■ Exercise directions
Pick out and copy every line in the listing below that contains the word "Given", matching its case exactly.

■ Data for this exercise
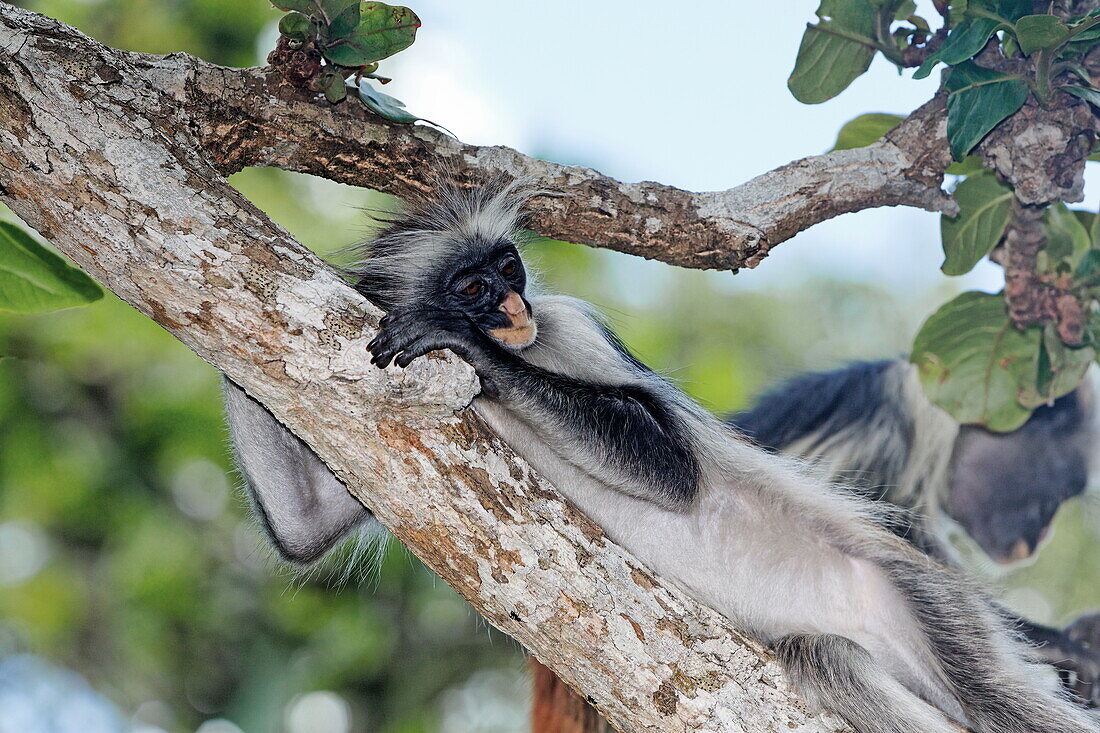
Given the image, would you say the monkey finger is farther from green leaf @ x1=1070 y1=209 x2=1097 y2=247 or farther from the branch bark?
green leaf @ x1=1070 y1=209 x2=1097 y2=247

--

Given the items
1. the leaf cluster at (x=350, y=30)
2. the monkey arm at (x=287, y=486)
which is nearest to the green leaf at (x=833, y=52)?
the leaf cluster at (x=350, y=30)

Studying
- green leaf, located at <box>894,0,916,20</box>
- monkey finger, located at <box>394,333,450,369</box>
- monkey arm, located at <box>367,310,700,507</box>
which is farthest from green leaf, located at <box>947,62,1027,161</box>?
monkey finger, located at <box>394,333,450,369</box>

■ Exercise response
Given the image, would you say the monkey finger is farther from green leaf @ x1=1070 y1=209 x2=1097 y2=247 or farther from the branch bark?
Given the items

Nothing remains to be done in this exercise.